Your task is to restate the data word for word.

> Available data:
┌────────

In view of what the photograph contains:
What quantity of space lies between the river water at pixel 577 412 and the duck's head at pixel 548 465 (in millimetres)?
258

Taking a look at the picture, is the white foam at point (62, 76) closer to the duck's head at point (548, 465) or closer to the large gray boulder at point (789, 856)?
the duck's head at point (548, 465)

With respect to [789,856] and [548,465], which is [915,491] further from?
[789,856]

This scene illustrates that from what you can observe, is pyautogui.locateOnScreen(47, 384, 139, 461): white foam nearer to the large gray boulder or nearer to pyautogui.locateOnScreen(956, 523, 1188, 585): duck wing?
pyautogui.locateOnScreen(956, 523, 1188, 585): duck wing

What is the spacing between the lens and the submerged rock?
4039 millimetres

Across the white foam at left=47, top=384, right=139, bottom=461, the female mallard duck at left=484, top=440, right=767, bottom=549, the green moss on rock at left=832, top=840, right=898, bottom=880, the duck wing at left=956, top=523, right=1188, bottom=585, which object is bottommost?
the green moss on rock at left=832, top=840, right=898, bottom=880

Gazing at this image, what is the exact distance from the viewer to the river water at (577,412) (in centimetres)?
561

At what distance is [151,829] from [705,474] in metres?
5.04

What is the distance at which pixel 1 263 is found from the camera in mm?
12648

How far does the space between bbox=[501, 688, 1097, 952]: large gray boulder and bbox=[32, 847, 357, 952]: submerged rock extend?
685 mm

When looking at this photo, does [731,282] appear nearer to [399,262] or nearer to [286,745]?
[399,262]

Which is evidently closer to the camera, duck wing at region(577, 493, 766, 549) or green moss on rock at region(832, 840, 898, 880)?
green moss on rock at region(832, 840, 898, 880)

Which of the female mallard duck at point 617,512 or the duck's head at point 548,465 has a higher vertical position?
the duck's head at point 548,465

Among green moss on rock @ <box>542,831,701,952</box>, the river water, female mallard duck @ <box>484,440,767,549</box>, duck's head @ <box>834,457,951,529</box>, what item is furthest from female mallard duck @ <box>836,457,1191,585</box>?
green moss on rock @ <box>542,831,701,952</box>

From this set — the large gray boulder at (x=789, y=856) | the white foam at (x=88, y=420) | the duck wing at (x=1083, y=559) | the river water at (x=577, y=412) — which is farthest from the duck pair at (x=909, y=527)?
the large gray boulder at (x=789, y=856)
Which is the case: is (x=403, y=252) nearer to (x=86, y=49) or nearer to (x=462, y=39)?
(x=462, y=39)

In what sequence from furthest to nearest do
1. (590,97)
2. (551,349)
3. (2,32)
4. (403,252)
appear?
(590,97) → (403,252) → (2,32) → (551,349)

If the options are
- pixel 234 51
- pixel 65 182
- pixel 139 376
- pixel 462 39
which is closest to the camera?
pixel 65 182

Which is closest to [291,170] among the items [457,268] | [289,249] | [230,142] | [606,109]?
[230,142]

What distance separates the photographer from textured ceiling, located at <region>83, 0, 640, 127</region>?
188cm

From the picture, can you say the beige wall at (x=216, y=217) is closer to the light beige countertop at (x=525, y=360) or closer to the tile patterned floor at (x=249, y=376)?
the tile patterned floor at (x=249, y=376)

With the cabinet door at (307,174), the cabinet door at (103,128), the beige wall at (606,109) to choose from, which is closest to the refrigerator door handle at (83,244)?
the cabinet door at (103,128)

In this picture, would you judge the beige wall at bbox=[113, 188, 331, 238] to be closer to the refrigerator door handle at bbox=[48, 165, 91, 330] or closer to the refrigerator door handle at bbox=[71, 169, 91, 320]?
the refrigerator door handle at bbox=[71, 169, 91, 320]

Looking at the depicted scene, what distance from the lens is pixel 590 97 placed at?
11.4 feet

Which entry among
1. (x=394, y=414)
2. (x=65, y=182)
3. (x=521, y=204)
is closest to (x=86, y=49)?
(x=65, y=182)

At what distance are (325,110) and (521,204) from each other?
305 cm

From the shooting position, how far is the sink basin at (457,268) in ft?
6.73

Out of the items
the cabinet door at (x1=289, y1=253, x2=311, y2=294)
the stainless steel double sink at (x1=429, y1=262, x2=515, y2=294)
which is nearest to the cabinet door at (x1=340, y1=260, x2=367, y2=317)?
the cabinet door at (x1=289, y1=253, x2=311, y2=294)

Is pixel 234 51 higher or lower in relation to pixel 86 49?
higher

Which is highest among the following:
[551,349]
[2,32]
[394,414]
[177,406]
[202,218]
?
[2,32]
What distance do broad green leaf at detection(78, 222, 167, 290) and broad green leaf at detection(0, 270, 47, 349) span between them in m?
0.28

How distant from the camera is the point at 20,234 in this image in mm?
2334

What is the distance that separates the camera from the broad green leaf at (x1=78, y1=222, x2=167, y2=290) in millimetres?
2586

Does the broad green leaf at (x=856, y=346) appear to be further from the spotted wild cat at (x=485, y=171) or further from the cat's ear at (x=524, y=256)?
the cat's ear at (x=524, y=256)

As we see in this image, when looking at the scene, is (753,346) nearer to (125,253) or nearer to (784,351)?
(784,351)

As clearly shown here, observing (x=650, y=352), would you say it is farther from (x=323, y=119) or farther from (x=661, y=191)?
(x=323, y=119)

└────────

> Task answer:
In view of what the photograph contains:
What quantity of space lies between the river water at pixel 577 412 and the duck's head at pixel 548 465 (in millimetres)?
258

Taking a look at the picture, is the white foam at point (62, 76) closer to the duck's head at point (548, 465) or closer to the large gray boulder at point (789, 856)?
the duck's head at point (548, 465)

With respect to [789,856] and [548,465], which is [915,491] further from?
[789,856]

This scene illustrates that from what you can observe, is pyautogui.locateOnScreen(47, 384, 139, 461): white foam nearer to the large gray boulder or nearer to pyautogui.locateOnScreen(956, 523, 1188, 585): duck wing?
pyautogui.locateOnScreen(956, 523, 1188, 585): duck wing

What is the spacing between the lens and the submerged rock?
4039 millimetres

Across the white foam at left=47, top=384, right=139, bottom=461, the female mallard duck at left=484, top=440, right=767, bottom=549, the green moss on rock at left=832, top=840, right=898, bottom=880, the duck wing at left=956, top=523, right=1188, bottom=585, which object is bottommost?
the green moss on rock at left=832, top=840, right=898, bottom=880

Gazing at this image, what is the exact distance from the viewer to the river water at (577,412) (in centimetres)?
561

At what distance is [151,829] from [705,474] in metres?
5.04

What is the distance at which pixel 1 263 is found from the camera in mm?
12648

How far does the space between bbox=[501, 688, 1097, 952]: large gray boulder and bbox=[32, 847, 357, 952]: submerged rock extend?
685 mm

When looking at this photo, does [731,282] appear nearer to [399,262] or nearer to [286,745]?
[399,262]

Which is evidently closer to the camera, duck wing at region(577, 493, 766, 549) or green moss on rock at region(832, 840, 898, 880)?
green moss on rock at region(832, 840, 898, 880)

Which of the female mallard duck at point 617,512 or the duck's head at point 548,465 has a higher vertical position?
the duck's head at point 548,465

Among green moss on rock @ <box>542,831,701,952</box>, the river water, female mallard duck @ <box>484,440,767,549</box>, duck's head @ <box>834,457,951,529</box>, what item is furthest from female mallard duck @ <box>836,457,1191,585</box>?
green moss on rock @ <box>542,831,701,952</box>

From this set — the large gray boulder at (x=789, y=856) | the white foam at (x=88, y=420) | the duck wing at (x=1083, y=559) | the river water at (x=577, y=412) — which is farthest from the duck pair at (x=909, y=527)?
the large gray boulder at (x=789, y=856)
Which is the case: is (x=403, y=252) nearer to (x=86, y=49) or nearer to (x=462, y=39)?
(x=462, y=39)

In what sequence from furthest to nearest do
1. (590,97)
2. (551,349)
3. (2,32)
4. (403,252)
appear?
(590,97) → (403,252) → (2,32) → (551,349)

If the options are
- pixel 234 51
- pixel 65 182
- pixel 139 376
- pixel 462 39
which is closest to the camera?
pixel 65 182

Which is closest to [291,170] among the items [457,268] | [289,249] | [230,142] | [606,109]?
[230,142]

What distance separates the photographer from textured ceiling, located at <region>83, 0, 640, 127</region>?
188cm

From the picture, can you say the beige wall at (x=216, y=217) is closer to the light beige countertop at (x=525, y=360) or closer to the tile patterned floor at (x=249, y=376)?
the tile patterned floor at (x=249, y=376)

With the cabinet door at (307,174), the cabinet door at (103,128), the beige wall at (606,109) to choose from, which is closest to the refrigerator door handle at (83,244)?
the cabinet door at (103,128)

In this picture, would you judge the beige wall at bbox=[113, 188, 331, 238] to be closer to the refrigerator door handle at bbox=[48, 165, 91, 330] or closer to the refrigerator door handle at bbox=[71, 169, 91, 320]?
the refrigerator door handle at bbox=[71, 169, 91, 320]

Looking at the depicted scene, what distance from the lens is pixel 590 97 placed at?
11.4 feet

Which entry among
1. (x=394, y=414)
2. (x=65, y=182)
3. (x=521, y=204)
is closest to (x=86, y=49)?
(x=65, y=182)

At what distance are (325,110) and (521,204) from each other?
305 cm

From the shooting position, how far is the sink basin at (457,268) in ft?
6.73

Out of the items
the cabinet door at (x1=289, y1=253, x2=311, y2=294)
the stainless steel double sink at (x1=429, y1=262, x2=515, y2=294)
which is nearest to the cabinet door at (x1=340, y1=260, x2=367, y2=317)?
the cabinet door at (x1=289, y1=253, x2=311, y2=294)

Is pixel 234 51 higher or lower in relation to pixel 86 49?
higher

Which is highest among the following:
[551,349]
[2,32]
[394,414]
[177,406]
[202,218]
?
[2,32]
What distance do broad green leaf at detection(78, 222, 167, 290) and broad green leaf at detection(0, 270, 47, 349) span between them in m?
0.28

How distant from the camera is the point at 20,234 in this image in mm?
2334

What is the distance that separates the camera from the broad green leaf at (x1=78, y1=222, x2=167, y2=290) in millimetres?
2586

Does the broad green leaf at (x=856, y=346) appear to be further from the spotted wild cat at (x=485, y=171) or further from the cat's ear at (x=524, y=256)?
the cat's ear at (x=524, y=256)

As we see in this image, when looking at the scene, is (753,346) nearer to (125,253) or nearer to (784,351)?
(784,351)

As clearly shown here, observing (x=650, y=352), would you say it is farther from (x=323, y=119) or farther from (x=661, y=191)?
(x=323, y=119)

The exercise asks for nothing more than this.